Take into account that I’m English, from very near London, and born in 1975.
In London, the decade started with lots of bomb threats still in London, and a fair few real bombs. I worked in a large shopping centre near London at the very beginning of the decade (I started work younger than usual) and it got completely cleared out a couple of times due to bomb threats. Later, I worked at Victoria station and we could count on a few hours’ free pay once a month or so due to bomb threats.
At the end of the decade there was the Good Friday Agreement and then the Omagh bombing, and it almost all seemed to stop.
Drugs were mainly LSD, e, speed and dope. Cocaine was more for the rich and heroine was more for the desparate.
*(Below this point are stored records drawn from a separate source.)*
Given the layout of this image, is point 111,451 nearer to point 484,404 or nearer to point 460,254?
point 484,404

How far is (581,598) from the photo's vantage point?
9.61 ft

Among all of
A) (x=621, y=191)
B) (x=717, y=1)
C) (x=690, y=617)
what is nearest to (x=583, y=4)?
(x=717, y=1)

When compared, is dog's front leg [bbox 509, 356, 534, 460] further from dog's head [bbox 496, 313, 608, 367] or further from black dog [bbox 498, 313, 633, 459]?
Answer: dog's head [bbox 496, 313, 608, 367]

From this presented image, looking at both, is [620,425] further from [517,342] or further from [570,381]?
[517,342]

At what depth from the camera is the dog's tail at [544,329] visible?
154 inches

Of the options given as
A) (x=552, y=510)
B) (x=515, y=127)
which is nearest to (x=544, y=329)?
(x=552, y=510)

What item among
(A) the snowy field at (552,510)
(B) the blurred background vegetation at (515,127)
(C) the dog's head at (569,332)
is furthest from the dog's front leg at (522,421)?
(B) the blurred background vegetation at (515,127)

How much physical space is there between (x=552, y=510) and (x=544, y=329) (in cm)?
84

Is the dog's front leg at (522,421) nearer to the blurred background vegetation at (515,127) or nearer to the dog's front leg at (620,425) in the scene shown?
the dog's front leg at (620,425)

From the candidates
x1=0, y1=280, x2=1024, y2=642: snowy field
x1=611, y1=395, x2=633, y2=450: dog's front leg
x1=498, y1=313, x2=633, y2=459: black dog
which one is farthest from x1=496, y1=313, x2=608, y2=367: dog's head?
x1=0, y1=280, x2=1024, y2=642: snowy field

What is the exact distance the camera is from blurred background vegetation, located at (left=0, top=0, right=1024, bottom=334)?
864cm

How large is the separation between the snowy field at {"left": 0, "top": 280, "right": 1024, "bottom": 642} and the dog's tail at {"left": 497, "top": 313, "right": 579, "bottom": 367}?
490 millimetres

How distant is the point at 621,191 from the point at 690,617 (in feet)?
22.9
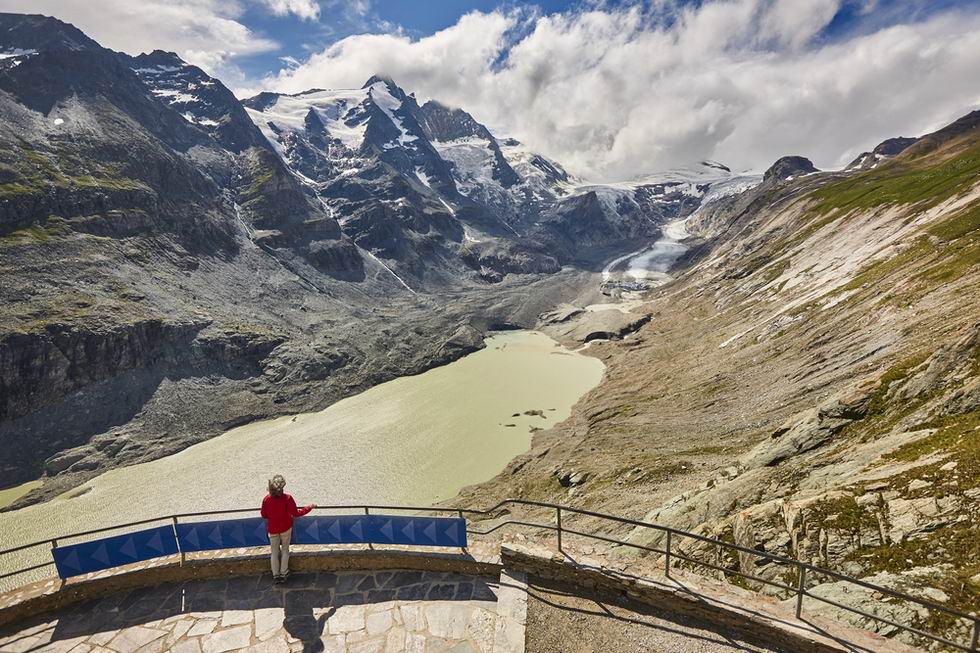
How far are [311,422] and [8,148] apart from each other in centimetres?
7680

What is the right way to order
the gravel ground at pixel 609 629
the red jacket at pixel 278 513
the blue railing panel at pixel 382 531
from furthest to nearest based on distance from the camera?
1. the blue railing panel at pixel 382 531
2. the red jacket at pixel 278 513
3. the gravel ground at pixel 609 629

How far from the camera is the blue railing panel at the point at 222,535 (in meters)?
11.5

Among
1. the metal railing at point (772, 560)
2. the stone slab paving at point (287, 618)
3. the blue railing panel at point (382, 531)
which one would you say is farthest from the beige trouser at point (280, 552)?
the metal railing at point (772, 560)

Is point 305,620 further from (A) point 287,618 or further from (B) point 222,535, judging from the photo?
(B) point 222,535

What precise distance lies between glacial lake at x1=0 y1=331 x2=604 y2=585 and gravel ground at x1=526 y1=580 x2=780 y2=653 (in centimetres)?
2837

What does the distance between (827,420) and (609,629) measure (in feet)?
59.8

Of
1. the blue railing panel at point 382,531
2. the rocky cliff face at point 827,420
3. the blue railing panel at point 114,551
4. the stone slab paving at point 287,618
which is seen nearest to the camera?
the stone slab paving at point 287,618

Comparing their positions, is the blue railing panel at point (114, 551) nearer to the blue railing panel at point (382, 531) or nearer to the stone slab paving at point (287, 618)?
the stone slab paving at point (287, 618)

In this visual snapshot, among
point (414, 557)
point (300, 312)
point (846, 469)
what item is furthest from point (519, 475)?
point (300, 312)

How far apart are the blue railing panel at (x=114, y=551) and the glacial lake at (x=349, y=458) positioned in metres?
26.8

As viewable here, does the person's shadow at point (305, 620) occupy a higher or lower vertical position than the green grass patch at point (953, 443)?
lower

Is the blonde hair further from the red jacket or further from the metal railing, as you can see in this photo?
the metal railing

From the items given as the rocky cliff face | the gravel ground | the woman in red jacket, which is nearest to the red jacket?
the woman in red jacket

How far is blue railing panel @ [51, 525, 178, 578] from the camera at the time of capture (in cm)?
1066
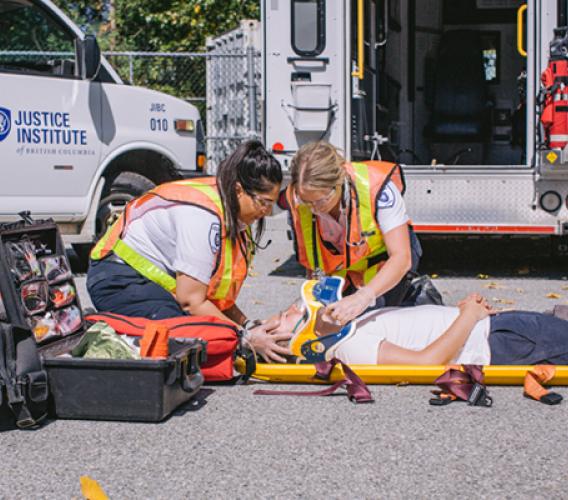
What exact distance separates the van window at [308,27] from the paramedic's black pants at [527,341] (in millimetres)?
4538

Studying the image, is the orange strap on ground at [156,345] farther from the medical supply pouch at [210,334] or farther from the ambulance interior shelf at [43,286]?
the ambulance interior shelf at [43,286]

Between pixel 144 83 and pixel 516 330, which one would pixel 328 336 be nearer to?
pixel 516 330

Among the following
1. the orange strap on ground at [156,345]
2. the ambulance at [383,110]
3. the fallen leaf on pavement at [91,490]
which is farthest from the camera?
the ambulance at [383,110]

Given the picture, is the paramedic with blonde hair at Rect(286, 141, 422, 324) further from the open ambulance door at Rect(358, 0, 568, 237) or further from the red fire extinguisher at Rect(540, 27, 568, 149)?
the open ambulance door at Rect(358, 0, 568, 237)

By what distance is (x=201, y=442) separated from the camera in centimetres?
392

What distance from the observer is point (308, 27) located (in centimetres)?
879

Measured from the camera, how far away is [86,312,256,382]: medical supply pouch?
4.55 meters

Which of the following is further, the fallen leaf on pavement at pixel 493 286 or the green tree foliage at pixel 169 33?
the green tree foliage at pixel 169 33

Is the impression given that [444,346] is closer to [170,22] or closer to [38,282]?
[38,282]

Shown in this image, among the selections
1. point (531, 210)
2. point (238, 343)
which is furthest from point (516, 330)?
point (531, 210)

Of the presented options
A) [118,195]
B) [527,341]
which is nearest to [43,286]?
[527,341]

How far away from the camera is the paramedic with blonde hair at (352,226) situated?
192 inches

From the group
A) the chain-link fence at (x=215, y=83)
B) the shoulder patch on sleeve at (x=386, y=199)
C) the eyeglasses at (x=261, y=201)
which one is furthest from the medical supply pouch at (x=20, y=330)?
the chain-link fence at (x=215, y=83)

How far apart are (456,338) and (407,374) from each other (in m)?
0.26
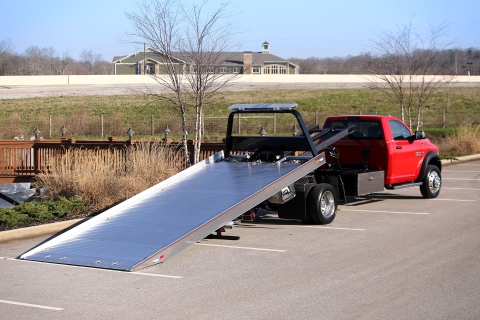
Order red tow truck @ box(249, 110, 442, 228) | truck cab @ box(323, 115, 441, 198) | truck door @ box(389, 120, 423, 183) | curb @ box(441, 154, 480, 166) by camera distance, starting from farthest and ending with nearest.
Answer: curb @ box(441, 154, 480, 166) < truck door @ box(389, 120, 423, 183) < truck cab @ box(323, 115, 441, 198) < red tow truck @ box(249, 110, 442, 228)

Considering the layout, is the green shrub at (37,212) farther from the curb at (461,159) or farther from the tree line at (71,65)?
the tree line at (71,65)

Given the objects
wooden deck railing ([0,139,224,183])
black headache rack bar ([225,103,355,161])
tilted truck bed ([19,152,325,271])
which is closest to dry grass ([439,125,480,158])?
wooden deck railing ([0,139,224,183])

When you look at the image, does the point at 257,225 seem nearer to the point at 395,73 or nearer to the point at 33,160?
the point at 33,160

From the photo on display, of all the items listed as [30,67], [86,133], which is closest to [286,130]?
[86,133]

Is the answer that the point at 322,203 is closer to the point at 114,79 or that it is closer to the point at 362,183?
the point at 362,183

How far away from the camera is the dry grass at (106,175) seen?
13.3 meters

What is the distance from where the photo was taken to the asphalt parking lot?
22.3 ft

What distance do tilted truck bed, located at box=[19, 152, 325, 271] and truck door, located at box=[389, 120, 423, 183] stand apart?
2.75 m

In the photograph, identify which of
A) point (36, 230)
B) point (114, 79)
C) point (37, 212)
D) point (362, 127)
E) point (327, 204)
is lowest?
point (36, 230)

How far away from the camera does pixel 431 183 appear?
14.9 meters

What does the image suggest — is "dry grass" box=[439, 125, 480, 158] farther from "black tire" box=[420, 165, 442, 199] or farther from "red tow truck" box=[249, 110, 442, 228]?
"red tow truck" box=[249, 110, 442, 228]

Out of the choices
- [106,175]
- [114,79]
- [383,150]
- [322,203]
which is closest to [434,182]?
[383,150]

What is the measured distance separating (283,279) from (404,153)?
6.93m

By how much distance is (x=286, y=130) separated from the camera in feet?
129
Music was grunge and indie bands like Pulp, Blur and, sadly, Oasis. Raves were what you did unless you were boring or old.
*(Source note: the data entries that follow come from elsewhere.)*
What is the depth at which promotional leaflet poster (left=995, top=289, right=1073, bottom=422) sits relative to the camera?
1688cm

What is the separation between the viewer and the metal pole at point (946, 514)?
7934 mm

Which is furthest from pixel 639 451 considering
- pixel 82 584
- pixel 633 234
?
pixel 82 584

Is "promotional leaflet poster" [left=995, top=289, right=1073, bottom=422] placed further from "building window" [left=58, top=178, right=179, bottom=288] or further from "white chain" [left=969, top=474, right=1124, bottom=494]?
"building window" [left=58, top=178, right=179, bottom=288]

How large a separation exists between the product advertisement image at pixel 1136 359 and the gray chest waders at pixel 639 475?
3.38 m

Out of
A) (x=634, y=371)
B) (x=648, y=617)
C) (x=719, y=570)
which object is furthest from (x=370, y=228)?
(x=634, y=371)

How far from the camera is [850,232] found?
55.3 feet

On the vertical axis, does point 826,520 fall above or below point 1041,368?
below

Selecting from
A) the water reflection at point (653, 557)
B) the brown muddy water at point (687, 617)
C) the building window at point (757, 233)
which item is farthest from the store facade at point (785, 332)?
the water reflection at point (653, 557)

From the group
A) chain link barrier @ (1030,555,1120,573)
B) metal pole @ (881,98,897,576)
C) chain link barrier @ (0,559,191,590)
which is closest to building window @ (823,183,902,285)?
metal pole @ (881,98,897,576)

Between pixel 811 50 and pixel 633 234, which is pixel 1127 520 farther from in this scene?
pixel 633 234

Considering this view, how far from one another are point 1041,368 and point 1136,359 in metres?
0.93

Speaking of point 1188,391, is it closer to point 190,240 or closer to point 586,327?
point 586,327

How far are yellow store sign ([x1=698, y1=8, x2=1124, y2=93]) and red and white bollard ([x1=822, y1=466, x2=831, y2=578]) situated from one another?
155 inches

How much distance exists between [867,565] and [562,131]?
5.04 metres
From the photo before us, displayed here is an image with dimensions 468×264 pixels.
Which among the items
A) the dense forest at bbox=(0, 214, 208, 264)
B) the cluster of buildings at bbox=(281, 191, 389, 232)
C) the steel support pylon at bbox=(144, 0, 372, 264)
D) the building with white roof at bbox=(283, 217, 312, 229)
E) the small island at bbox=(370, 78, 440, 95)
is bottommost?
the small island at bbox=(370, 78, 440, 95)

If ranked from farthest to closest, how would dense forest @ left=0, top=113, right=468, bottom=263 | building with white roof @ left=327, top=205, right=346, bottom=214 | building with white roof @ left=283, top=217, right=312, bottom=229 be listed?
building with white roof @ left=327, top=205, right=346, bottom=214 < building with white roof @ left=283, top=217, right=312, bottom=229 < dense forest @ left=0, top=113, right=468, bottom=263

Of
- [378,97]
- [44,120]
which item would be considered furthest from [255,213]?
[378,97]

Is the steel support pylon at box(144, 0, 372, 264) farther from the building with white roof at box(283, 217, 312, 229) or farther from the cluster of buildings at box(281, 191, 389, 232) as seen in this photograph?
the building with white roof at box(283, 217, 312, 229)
Mobile phones gradually decreased in size and increased in popularity over the course of the decade. Most people had Nokias - that Nokia ringtone is the sound of the nineties.
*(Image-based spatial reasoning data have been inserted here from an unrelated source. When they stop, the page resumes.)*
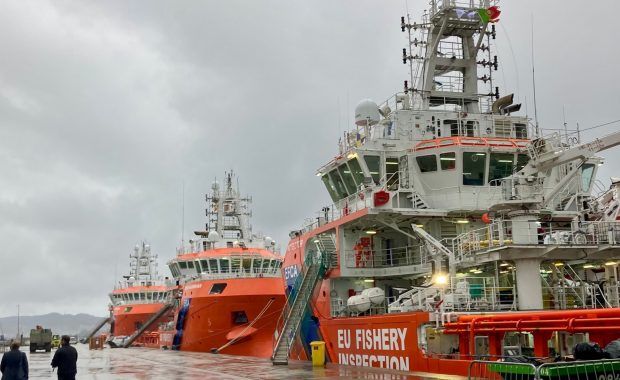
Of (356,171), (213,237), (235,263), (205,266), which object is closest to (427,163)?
(356,171)

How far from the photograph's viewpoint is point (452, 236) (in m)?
23.0

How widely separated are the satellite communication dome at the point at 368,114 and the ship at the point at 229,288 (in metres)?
15.6

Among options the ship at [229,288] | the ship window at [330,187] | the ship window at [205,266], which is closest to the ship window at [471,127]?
the ship window at [330,187]

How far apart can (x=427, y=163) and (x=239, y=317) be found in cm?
1966

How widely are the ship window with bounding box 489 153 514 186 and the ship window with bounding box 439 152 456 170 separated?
1291mm

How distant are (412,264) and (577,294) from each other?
5783 millimetres

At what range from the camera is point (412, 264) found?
23.5 meters

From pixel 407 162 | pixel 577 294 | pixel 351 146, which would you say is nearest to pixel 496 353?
pixel 577 294

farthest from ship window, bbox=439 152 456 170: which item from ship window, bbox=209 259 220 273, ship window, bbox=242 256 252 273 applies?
ship window, bbox=209 259 220 273

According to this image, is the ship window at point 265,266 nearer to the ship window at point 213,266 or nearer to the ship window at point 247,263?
the ship window at point 247,263

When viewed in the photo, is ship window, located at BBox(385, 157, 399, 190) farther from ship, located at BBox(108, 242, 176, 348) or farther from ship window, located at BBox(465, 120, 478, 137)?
ship, located at BBox(108, 242, 176, 348)

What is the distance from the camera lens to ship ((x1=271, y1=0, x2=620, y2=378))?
17812mm

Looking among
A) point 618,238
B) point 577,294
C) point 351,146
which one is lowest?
point 577,294

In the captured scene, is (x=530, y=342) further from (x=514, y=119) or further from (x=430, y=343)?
(x=514, y=119)
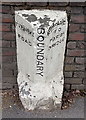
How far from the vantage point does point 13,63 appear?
3119mm

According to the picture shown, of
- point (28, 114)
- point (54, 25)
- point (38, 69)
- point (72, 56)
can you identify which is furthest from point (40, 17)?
point (28, 114)

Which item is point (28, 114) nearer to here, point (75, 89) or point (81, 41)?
point (75, 89)

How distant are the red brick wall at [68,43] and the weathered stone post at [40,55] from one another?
0.49 ft

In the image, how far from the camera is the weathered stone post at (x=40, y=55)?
2.55 metres

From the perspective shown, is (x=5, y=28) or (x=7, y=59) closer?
(x=5, y=28)

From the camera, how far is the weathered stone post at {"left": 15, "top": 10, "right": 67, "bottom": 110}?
8.38 feet

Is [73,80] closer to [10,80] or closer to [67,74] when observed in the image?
[67,74]

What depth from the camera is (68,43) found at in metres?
2.98

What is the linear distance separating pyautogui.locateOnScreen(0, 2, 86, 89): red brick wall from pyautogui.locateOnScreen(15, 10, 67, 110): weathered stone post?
0.15 m

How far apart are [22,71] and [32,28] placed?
0.58m

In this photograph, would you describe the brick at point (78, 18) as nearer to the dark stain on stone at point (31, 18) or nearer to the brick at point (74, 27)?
the brick at point (74, 27)

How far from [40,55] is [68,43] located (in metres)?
0.44

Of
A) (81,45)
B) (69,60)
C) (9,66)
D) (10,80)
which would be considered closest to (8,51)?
(9,66)

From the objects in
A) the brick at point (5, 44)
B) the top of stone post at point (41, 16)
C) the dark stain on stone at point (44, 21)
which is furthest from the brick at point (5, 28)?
the dark stain on stone at point (44, 21)
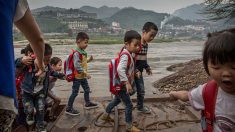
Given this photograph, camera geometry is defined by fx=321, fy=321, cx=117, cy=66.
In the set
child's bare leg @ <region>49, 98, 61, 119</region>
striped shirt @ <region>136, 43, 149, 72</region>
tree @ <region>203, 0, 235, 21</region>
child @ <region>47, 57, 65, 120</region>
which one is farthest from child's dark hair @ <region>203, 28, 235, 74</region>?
tree @ <region>203, 0, 235, 21</region>

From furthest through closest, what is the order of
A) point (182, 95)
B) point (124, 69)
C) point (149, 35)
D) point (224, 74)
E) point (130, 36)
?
point (149, 35) < point (130, 36) < point (124, 69) < point (182, 95) < point (224, 74)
The internet was so new that, on my MA in 1998, I had to write my own protocol for how to cite websites.
Most people didn’t have the internet at home, even at the end of the decade. It was more common by then, but I would still get asked to do things on that internet thing by people who didn’t have access themselves.
Living away from my friends, to call them I would queue up to get to a phonebox, use a phonecard to call them, then have them call me back. When abroad I did the same or used friends’ phones, and I wrote a lot of letters. Personal letters were still fairly common if you were in another country for a while.
Fashions were similar to now, because the nineties is now long ago enough to be retro. I can actually still wear a skirt that I wore when I was 16, because it is fashionable again and I still fit it.